§ Selected excerpt:
● ● ● ●
An Interview with Iain McCaig


 
     A couple of months ago I was assigned to interview a professional illustrator. So I got in contact with Iain McCaig! Here is the interview, typed word for word from a audio recording on my phone interview. Fair note, this is my first formal interview.


Ejk: How much do you draw a day?

IM: Everyday. No matter what. Sometimes I'm traveling, some times I'm teaching but on an average, in the studio, Monday through Friday a good working day is 10 hours. If I'm in the studio, it's the working schedule. But I draw everyday, no matter what. No matter where I am. I'll make sure I have a pen and a pad and make sure I draw something. If you miss a day, you start to forget things. No one would really notices but you will. And then after a week your audience will notice. I've been sketching since I've been a little kid.

Ejk: Has this schedule been instilled since art school?

IM: No. I didn't do art until my final year of high school, and that was just so I can get into an art school. I was going to be a writer. I was studying to get into journalism or major in English at a university. Easily and happily would've gone in that direction. Drawing is something I always did. So I couldn't understand why you'd go and learn it.

Ejk: I understand, I'm someone who has always done music, that's something that has always been integral with me.

IM: Same here! What music do you play?

Ejk: I play violin, number one instrument since I've been fourteen.

IM: Fantastic Do you compose?

Ejk: I try. I went to a state school to audition as a music composition major. Didn't make it. But I had an art portfolio.

IM: Haha, Isn't it funny how you end up zooming down one path rather than the other. But I do write now. I write as much as I draw. I have a career now as a writer as much as an artist. People usually know me for one and not the other. To me, It's all story telling.I only do one thing, and that's story telling. No matter if it's concept art, or doing a book, radio play, or making a piece of music.
● ● ● ●
§ Raw data:
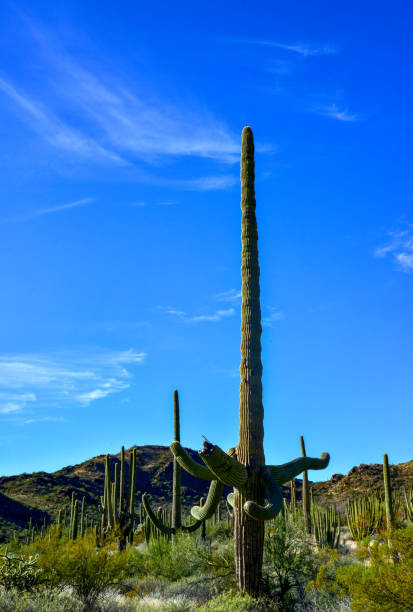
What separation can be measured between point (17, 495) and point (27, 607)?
55.9 m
● ● ● ●
§ Stated task A: From the Iain McCaig interview, set down verbatim the passage starting at "An Interview with" and ending at "a little kid.".
§ Stated task B: In the Iain McCaig interview, how many hours does McCaig give as a good working day in the studio?

§ Task output A:
An Interview with Iain McCaig


 
     A couple of months ago I was assigned to interview a professional illustrator. So I got in contact with Iain McCaig! Here is the interview, typed word for word from a audio recording on my phone interview. Fair note, this is my first formal interview.


Ejk: How much do you draw a day?

IM: Everyday. No matter what. Sometimes I'm traveling, some times I'm teaching but on an average, in the studio, Monday through Friday a good working day is 10 hours. If I'm in the studio, it's the working schedule. But I draw everyday, no matter what. No matter where I am. I'll make sure I have a pen and a pad and make sure I draw something. If you miss a day, you start to forget things. No one would really notices but you will. And then after a week your audience will notice. I've been sketching since I've been a little kid.

§ Task output B: Ten hours, Monday through Friday.